### [WORK INSTRUCTIONS]
Nothing in the records that follow should differ once you have copied them out.

(Stored items)
···

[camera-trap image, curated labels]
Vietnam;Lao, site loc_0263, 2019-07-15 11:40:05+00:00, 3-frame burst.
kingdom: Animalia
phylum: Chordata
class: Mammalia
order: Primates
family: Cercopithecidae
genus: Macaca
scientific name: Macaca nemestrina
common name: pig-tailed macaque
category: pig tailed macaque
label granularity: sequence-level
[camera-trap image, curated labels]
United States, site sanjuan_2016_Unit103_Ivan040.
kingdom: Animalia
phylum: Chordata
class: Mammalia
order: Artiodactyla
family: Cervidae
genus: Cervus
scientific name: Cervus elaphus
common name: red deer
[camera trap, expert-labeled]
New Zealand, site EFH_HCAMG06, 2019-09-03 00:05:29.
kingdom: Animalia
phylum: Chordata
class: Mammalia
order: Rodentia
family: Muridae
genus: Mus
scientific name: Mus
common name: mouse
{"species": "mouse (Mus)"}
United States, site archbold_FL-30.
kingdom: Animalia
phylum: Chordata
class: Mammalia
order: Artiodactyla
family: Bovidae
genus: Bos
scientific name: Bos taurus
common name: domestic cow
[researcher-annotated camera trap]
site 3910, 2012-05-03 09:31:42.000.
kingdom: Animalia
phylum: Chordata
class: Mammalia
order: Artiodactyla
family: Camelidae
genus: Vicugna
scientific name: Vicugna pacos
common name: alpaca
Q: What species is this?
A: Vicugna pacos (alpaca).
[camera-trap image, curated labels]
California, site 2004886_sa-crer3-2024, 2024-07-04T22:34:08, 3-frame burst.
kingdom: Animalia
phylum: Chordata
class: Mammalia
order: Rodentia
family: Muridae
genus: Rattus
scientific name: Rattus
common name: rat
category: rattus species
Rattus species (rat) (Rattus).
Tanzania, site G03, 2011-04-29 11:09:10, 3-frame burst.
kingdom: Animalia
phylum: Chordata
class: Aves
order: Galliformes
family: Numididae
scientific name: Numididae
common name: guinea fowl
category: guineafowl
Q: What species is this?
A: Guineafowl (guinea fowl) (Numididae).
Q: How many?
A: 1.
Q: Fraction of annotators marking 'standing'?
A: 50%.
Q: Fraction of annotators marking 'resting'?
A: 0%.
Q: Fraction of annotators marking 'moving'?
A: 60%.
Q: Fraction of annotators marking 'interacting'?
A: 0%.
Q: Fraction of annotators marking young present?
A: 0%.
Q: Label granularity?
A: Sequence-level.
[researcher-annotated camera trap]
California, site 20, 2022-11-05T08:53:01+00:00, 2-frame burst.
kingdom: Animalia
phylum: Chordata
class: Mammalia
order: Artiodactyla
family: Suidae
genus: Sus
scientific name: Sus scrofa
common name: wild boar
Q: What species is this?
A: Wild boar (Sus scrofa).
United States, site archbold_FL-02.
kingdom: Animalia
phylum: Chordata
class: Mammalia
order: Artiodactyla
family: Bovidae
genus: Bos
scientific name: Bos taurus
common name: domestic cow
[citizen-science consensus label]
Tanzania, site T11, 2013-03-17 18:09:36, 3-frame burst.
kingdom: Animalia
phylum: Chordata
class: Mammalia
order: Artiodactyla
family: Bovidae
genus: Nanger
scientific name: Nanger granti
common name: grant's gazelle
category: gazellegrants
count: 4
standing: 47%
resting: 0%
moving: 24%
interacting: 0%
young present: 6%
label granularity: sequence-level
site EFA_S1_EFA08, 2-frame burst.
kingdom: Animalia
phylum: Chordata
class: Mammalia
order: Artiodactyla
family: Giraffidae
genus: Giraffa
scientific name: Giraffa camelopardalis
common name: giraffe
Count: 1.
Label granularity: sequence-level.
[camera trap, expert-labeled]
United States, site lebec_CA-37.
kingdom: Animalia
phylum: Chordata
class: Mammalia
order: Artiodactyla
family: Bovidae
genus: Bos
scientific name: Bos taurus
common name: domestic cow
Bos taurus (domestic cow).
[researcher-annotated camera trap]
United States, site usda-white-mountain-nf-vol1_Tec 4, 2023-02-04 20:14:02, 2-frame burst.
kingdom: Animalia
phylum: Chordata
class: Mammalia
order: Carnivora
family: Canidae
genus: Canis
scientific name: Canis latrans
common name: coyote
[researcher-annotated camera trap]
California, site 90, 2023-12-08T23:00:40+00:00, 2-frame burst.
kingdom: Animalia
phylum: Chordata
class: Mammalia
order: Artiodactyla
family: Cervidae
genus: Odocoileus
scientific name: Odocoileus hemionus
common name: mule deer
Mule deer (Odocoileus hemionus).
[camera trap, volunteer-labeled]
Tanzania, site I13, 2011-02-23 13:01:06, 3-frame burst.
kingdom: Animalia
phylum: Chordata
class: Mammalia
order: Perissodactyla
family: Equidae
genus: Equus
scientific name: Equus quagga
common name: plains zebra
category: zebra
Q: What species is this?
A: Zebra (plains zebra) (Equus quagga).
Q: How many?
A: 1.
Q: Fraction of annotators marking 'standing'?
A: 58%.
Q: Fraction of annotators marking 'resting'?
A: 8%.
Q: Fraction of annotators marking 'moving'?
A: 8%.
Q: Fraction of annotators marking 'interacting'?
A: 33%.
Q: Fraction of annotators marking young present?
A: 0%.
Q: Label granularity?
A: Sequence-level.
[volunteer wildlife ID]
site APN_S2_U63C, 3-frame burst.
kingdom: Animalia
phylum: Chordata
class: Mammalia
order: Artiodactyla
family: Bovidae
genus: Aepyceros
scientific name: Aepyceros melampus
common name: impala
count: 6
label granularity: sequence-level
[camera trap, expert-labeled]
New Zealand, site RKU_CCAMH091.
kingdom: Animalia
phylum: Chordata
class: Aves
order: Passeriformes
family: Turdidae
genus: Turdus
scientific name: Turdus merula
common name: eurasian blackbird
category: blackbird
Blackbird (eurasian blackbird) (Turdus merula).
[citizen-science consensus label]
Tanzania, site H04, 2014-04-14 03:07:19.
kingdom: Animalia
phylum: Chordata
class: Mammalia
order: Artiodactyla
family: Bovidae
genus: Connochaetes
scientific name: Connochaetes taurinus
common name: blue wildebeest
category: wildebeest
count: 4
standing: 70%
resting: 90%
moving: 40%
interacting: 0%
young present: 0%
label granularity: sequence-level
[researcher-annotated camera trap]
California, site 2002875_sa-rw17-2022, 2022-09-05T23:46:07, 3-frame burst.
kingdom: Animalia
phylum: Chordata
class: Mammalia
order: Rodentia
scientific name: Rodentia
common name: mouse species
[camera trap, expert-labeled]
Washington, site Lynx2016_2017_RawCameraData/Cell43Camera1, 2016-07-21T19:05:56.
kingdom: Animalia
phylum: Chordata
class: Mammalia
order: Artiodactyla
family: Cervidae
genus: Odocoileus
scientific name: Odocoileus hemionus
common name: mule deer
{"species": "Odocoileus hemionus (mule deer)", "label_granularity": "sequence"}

···

### [EXPECTED ANSWER]
[camera-trap image, curated labels]
Vietnam;Lao, site loc_0263, 2019-07-15 11:40:05+00:00, 3-frame burst.
kingdom: Animalia
phylum: Chordata
class: Mammalia
order: Primates
family: Cercopithecidae
genus: Macaca
scientific name: Macaca nemestrina
common name: pig-tailed macaque
category: pig tailed macaque
label granularity: sequence-level
[camera-trap image, curated labels]
United States, site sanjuan_2016_Unit103_Ivan040.
kingdom: Animalia
phylum: Chordata
class: Mammalia
order: Artiodactyla
family: Cervidae
genus: Cervus
scientific name: Cervus elaphus
common name: red deer
[camera trap, expert-labeled]
New Zealand, site EFH_HCAMG06, 2019-09-03 00:05:29.
kingdom: Animalia
phylum: Chordata
class: Mammalia
order: Rodentia
family: Muridae
genus: Mus
scientific name: Mus
common name: mouse
{"species": "mouse (Mus)"}
United States, site archbold_FL-30.
kingdom: Animalia
phylum: Chordata
class: Mammalia
order: Artiodactyla
family: Bovidae
genus: Bos
scientific name: Bos taurus
common name: domestic cow
[researcher-annotated camera trap]
site 3910, 2012-05-03 09:31:42.000.
kingdom: Animalia
phylum: Chordata
class: Mammalia
order: Artiodactyla
family: Camelidae
genus: Vicugna
scientific name: Vicugna pacos
common name: alpaca
Q: What species is this?
A: Vicugna pacos (alpaca).
[camera-trap image, curated labels]
California, site 2004886_sa-crer3-2024, 2024-07-04T22:34:08, 3-frame burst.
kingdom: Animalia
phylum: Chordata
class: Mammalia
order: Rodentia
family: Muridae
genus: Rattus
scientific name: Rattus
common name: rat
category: rattus species
Rattus species (rat) (Rattus).
Tanzania, site G03, 2011-04-29 11:09:10, 3-frame burst.
kingdom: Animalia
phylum: Chordata
class: Aves
order: Galliformes
family: Numididae
scientific name: Numididae
common name: guinea fowl
category: guineafowl
Q: What species is this?
A: Guineafowl (guinea fowl) (Numididae).
Q: How many?
A: 1.
Q: Fraction of annotators marking 'standing'?
A: 50%.
Q: Fraction of annotators marking 'resting'?
A: 0%.
Q: Fraction of annotators marking 'moving'?
A: 60%.
Q: Fraction of annotators marking 'interacting'?
A: 0%.
Q: Fraction of annotators marking young present?
A: 0%.
Q: Label granularity?
A: Sequence-level.
[researcher-annotated camera trap]
California, site 20, 2022-11-05T08:53:01+00:00, 2-frame burst.
kingdom: Animalia
phylum: Chordata
class: Mammalia
order: Artiodactyla
family: Suidae
genus: Sus
scientific name: Sus scrofa
common name: wild boar
Q: What species is this?
A: Wild boar (Sus scrofa).
United States, site archbold_FL-02.
kingdom: Animalia
phylum: Chordata
class: Mammalia
order: Artiodactyla
family: Bovidae
genus: Bos
scientific name: Bos taurus
common name: domestic cow
[citizen-science consensus label]
Tanzania, site T11, 2013-03-17 18:09:36, 3-frame burst.
kingdom: Animalia
phylum: Chordata
class: Mammalia
order: Artiodactyla
family: Bovidae
genus: Nanger
scientific name: Nanger granti
common name: grant's gazelle
category: gazellegrants
count: 4
standing: 47%
resting: 0%
moving: 24%
interacting: 0%
young present: 6%
label granularity: sequence-level
site EFA_S1_EFA08, 2-frame burst.
kingdom: Animalia
phylum: Chordata
class: Mammalia
order: Artiodactyla
family: Giraffidae
genus: Giraffa
scientific name: Giraffa camelopardalis
common name: giraffe
Count: 1.
Label granularity: sequence-level.
[camera trap, expert-labeled]
United States, site lebec_CA-37.
kingdom: Animalia
phylum: Chordata
class: Mammalia
order: Artiodactyla
family: Bovidae
genus: Bos
scientific name: Bos taurus
common name: domestic cow
Bos taurus (domestic cow).
[researcher-annotated camera trap]
United States, site usda-white-mountain-nf-vol1_Tec 4, 2023-02-04 20:14:02, 2-frame burst.
kingdom: Animalia
phylum: Chordata
class: Mammalia
order: Carnivora
family: Canidae
genus: Canis
scientific name: Canis latrans
common name: coyote
[researcher-annotated camera trap]
California, site 90, 2023-12-08T23:00:40+00:00, 2-frame burst.
kingdom: Animalia
phylum: Chordata
class: Mammalia
order: Artiodactyla
family: Cervidae
genus: Odocoileus
scientific name: Odocoileus hemionus
common name: mule deer
Mule deer (Odocoileus hemionus).
[camera trap, volunteer-labeled]
Tanzania, site I13, 2011-02-23 13:01:06, 3-frame burst.
kingdom: Animalia
phylum: Chordata
class: Mammalia
order: Perissodactyla
family: Equidae
genus: Equus
scientific name: Equus quagga
common name: plains zebra
category: zebra
Q: What species is this?
A: Zebra (plains zebra) (Equus quagga).
Q: How many?
A: 1.
Q: Fraction of annotators marking 'standing'?
A: 58%.
Q: Fraction of annotators marking 'resting'?
A: 8%.
Q: Fraction of annotators marking 'moving'?
A: 8%.
Q: Fraction of annotators marking 'interacting'?
A: 33%.
Q: Fraction of annotators marking young present?
A: 0%.
Q: Label granularity?
A: Sequence-level.
[volunteer wildlife ID]
site APN_S2_U63C, 3-frame burst.
kingdom: Animalia
phylum: Chordata
class: Mammalia
order: Artiodactyla
family: Bovidae
genus: Aepyceros
scientific name: Aepyceros melampus
common name: impala
count: 6
label granularity: sequence-level
[camera trap, expert-labeled]
New Zealand, site RKU_CCAMH091.
kingdom: Animalia
phylum: Chordata
class: Aves
order: Passeriformes
family: Turdidae
genus: Turdus
scientific name: Turdus merula
common name: eurasian blackbird
category: blackbird
Blackbird (eurasian blackbird) (Turdus merula).
[citizen-science consensus label]
Tanzania, site H04, 2014-04-14 03:07:19.
kingdom: Animalia
phylum: Chordata
class: Mammalia
order: Artiodactyla
family: Bovidae
genus: Connochaetes
scientific name: Connochaetes taurinus
common name: blue wildebeest
category: wildebeest
count: 4
standing: 70%
resting: 90%
moving: 40%
interacting: 0%
young present: 0%
label granularity: sequence-level
[researcher-annotated camera trap]
California, site 2002875_sa-rw17-2022, 2022-09-05T23:46:07, 3-frame burst.
kingdom: Animalia
phylum: Chordata
class: Mammalia
order: Rodentia
scientific name: Rodentia
common name: mouse species
[camera trap, expert-labeled]
Washington, site Lynx2016_2017_RawCameraData/Cell43Camera1, 2016-07-21T19:05:56.
kingdom: Animalia
phylum: Chordata
class: Mammalia
order: Artiodactyla
family: Cervidae
genus: Odocoileus
scientific name: Odocoileus hemionus
common name: mule deer
{"species": "Odocoileus hemionus (mule deer)", "label_granularity": "sequence"}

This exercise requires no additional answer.